__TASK LIST__
- A) Answer the following questions using the passage on cell-based drug screening.
(i) How many compounds must be pooled for the number of assay runs to drop by an order of magnitude?
(ii) How long ago did the first automated cell culture stations appear in the market?
(iii) What two reasons does the passage give for cell lines having lower reagent and cell maintenance costs?
- B) Carry the passage on cell-based drug screening forward from its final sentence.

__TEXT PASSAGE__
──────────

Drug combinations may provide a further option to reduce the number of assays to be run [51, 52]. If you expect that the number of active compounds is low, you may consider pooling multiple compounds and testing them in combination. The number of assay runs may be reduced by an order of magnitude, if 8–12 compounds are pooled and only low number of “hits” is expected. Re-testing of the individual compounds will be necessary for each of the initial hits but since the expected hit ratio is low, it may not present excessive follow-up work. However, potential toxicity of the compounds needs to be considered: a toxic compound can mask the cytoprotective effect of an active compound if the cells are simultaneously treated with both drugs. Thus, the number or ratio of cytotoxic drugs might be the determining factor whether drug pooling is possible or not in a cellular model. On the other hand, this approach may allow us to search for potentiating compounds in a model if the test compounds are used in combination with a drug that provides limited protection [20, 53, 54].
Cell-based screening requires adaptation of cell culture techniques to higher throughput than what is typical in cellular assays and may present unexpected problems associated with the specific cell types or models [55]. The majority of these issues could have been sorted out by automation but the cost of robotic systems that handle cell cultivation remains extravagant. The first automated cell culture stations appeared in the market a decade ago, but these monstrous instruments remained outrageously expensive and very few units have been sold [56, 57]. Highly complex, cell-based models often include procedures that may not be automated and will require manual handling for specific steps. In this case, purchasing an expensive instrument that cannot fully replace the laboratory technician may increase the overall costs. Whereas training technicians specifically for higher throughput cell culture may be advantageous: provides flexibility, predictable costs and allows the introduction of newer models when needed.
Choosing the right cell type for the primary screen might be the key for discovering novel drugs or drug actions. Primary cells are often propagated for cell-based screening projects, assuming that they more closely mimic the processes of the cells in whole organisms than cell lines. However, primary cells are usually more difficult to grow and their division potential is limited to a few passages, during which they may not maintain their original characteristics. Whereas cell lines are well-characterized, immortalized cells that are easy to maintain and can be resupplied at reasonable costs, if necessary. The reagent and cell maintenance costs are lower for cell lines, as they can be cultured in classic cell culture media and typically grow faster. Human cells may be better suited for drug discovery, since the potential drug targets may not have orthologs in other species or the dissimilarity between the representative proteins may change the binding of compounds to the target [5]. On the other hand, many of the cell-based models use non-human cells either because the preferred cell-line originates from rodents or because the primary cells cannot be freshly isolated from humans. Either way, choosing the best model is more important than the use of human cells, since it is better to loose a few hits because of the differences in orthologs than to identify hits in an irrelevant model. If there are multiple options to choose from, it is worth keeping the lower cost model for the primary screening and use the other cell type as secondary model to confirm the action of hit compounds [58, 59].

──────────

__DATASET EXTRACT__
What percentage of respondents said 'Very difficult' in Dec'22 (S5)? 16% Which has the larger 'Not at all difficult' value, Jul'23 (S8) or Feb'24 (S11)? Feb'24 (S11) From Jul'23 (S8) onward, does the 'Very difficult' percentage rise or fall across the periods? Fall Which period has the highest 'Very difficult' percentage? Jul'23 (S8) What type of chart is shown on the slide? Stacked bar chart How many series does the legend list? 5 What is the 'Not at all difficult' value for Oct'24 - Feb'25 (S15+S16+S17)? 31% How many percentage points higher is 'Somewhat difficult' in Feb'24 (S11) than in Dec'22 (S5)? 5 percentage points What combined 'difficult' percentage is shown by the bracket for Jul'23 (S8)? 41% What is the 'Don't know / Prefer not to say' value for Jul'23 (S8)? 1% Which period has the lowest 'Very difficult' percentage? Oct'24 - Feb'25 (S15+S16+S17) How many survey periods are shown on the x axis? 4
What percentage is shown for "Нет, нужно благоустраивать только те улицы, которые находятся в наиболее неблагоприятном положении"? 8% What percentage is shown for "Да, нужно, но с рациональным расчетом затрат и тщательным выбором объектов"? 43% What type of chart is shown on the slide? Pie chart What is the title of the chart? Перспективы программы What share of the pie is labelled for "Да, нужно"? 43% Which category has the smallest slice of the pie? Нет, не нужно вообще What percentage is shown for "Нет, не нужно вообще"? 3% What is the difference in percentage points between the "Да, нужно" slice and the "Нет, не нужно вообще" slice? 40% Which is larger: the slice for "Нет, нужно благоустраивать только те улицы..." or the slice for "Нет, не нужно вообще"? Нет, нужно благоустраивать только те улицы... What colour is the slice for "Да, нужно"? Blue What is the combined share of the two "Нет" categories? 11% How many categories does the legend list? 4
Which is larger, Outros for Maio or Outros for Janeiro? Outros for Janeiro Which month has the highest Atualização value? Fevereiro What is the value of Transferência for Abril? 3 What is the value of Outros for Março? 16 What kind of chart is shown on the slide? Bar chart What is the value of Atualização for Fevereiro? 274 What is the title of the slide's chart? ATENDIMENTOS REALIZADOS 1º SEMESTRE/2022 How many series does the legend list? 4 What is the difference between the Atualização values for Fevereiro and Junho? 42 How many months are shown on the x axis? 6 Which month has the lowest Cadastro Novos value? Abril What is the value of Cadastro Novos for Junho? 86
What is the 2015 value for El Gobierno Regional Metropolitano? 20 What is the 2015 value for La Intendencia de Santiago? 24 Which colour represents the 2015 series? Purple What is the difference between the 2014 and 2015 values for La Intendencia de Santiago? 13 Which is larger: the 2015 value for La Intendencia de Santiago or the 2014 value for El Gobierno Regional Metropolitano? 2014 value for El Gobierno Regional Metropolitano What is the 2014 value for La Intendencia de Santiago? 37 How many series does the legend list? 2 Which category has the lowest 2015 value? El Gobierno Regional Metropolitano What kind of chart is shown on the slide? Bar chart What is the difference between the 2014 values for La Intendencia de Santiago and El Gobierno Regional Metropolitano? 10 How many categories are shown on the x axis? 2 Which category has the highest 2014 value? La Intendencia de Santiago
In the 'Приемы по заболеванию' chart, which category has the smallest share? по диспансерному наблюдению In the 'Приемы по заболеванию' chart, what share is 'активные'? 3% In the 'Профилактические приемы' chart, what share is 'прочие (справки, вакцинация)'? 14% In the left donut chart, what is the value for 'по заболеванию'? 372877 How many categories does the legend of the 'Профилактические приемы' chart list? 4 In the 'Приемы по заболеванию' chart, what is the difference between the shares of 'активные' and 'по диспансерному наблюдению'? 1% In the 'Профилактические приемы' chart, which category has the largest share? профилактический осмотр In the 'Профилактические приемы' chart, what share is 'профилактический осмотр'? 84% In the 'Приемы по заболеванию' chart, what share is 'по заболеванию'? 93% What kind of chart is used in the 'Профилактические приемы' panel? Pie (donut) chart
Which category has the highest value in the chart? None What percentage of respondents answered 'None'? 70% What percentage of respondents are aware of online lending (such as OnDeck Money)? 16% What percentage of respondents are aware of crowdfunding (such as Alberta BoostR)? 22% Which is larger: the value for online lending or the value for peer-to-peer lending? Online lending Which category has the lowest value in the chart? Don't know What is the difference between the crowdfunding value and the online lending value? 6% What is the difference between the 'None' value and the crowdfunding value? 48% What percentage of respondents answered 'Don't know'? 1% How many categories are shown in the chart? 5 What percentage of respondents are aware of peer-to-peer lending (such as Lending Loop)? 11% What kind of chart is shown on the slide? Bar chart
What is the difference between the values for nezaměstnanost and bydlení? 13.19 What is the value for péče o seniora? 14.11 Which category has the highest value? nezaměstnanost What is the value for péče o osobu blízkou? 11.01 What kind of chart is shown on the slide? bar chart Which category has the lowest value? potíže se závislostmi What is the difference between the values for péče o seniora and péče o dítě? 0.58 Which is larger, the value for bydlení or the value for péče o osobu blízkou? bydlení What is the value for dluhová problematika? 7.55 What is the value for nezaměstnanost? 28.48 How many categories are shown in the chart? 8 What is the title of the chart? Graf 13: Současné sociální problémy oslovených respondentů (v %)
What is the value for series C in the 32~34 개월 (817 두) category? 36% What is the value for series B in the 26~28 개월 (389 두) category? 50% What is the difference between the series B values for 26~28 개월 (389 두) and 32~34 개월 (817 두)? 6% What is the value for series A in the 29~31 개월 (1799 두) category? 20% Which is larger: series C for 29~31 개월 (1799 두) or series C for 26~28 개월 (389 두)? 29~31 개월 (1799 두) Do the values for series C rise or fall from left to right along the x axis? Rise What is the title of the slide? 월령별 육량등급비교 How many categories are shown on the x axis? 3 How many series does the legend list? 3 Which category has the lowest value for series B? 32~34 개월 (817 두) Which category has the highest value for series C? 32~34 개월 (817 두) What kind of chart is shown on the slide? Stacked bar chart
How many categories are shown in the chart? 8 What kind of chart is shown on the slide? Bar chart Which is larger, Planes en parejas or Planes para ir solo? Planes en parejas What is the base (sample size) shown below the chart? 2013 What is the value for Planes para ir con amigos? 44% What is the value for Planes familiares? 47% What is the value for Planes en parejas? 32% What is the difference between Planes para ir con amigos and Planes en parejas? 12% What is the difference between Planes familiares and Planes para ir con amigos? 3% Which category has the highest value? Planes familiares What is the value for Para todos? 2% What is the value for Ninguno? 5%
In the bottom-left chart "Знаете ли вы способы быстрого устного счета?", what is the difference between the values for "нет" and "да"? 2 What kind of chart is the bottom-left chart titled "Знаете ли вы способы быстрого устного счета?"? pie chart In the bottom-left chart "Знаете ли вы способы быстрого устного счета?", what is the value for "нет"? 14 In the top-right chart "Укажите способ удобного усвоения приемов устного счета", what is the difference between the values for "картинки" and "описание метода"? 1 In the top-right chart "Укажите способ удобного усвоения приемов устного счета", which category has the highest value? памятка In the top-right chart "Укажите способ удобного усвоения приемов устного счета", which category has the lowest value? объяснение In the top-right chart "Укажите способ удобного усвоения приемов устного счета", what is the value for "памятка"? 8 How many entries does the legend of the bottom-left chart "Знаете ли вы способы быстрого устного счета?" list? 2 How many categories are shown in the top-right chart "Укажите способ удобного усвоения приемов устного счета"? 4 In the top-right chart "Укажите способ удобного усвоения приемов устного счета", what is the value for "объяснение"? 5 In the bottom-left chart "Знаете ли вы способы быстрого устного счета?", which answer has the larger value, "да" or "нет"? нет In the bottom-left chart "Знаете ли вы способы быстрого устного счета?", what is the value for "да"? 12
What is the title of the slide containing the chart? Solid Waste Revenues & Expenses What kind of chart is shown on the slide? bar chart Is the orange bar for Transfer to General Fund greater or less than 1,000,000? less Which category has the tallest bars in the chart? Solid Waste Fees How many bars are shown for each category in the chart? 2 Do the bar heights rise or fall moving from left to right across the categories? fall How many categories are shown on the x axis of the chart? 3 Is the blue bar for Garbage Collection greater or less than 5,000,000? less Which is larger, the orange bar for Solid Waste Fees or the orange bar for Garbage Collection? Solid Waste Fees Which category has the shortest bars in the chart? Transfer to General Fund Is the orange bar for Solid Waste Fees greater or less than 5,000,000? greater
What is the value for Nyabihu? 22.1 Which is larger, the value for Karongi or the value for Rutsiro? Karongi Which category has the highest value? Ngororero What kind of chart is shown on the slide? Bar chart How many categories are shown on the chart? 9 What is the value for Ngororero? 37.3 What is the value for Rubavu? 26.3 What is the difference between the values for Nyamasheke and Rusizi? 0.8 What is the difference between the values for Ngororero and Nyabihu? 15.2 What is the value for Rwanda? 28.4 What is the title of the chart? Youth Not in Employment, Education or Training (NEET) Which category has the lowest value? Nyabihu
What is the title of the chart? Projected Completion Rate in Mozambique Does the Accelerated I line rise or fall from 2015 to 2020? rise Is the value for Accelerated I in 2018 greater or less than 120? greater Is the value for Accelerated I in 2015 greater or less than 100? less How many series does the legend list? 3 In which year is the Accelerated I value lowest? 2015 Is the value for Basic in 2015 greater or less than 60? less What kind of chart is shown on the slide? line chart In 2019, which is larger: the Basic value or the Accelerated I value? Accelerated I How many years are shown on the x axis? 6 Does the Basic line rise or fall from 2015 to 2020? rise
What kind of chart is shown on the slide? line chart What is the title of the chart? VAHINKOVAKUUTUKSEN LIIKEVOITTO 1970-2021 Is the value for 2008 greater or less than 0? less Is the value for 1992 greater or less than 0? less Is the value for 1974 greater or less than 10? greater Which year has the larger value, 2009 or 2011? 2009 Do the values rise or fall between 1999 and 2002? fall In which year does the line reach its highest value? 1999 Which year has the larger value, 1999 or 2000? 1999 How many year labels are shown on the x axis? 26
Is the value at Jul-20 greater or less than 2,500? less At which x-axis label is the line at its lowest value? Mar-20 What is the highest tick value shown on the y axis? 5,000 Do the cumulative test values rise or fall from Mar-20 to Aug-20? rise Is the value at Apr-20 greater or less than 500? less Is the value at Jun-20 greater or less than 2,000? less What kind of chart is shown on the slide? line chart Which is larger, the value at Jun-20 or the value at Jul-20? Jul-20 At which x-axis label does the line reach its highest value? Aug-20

──────────

__RESULTS FOR EACH TASK__
- A)
(i) 8–12 compounds, provided only a low number of hits is expected.
(ii) A decade ago.
(iii) They can be cultured in classic cell culture media, and they typically grow faster.

- B)
Assay miniaturization is necessary to reduce the costs of cell culture and the assay-associated expenses [60]. Although, the ultimate goal is to minimize reagent costs, the power of testing treatments in larger cell populations will remain high and may be preferential depending on the model or assay type [61, 62]. Thus, 96-well cell culture plates are often used in more complex assays, while 384- and 1536-well plates can be used for simple assays when the assay readout is expected to change considerably with the treatments. In a simple cell viability assay, if the cellular injury reduces the viability by 50% and we expect that our drug treatment may provide a partial protection against the injury (e.g. 20% survival benefit) then the pipetting error and imprecision of the measurement may not allow us to downsize the assay. It should be noted that in cell culture, miniaturization involves a more complex adaptation of the cell cultivation process than proportional scaling down of the number of seeded cells and all the reagents. Differences in aeration and temperature fluctuations occur between the wells based on their respective position on a plate: typically the edges are exposed to excessive temperature changes, evaporation and better oxygenation, while the inner wells are more homogeneous in this respect but they do not have comparable gas exchange and the cells may grow slightly slower in them. As a result, the outer wells may be excluded from analysis, leaving only 60 wells on a 96-well plate or 308 wells on a 384-well plate, thus 5-times higher number of treatments might be tested on a 384-well plate.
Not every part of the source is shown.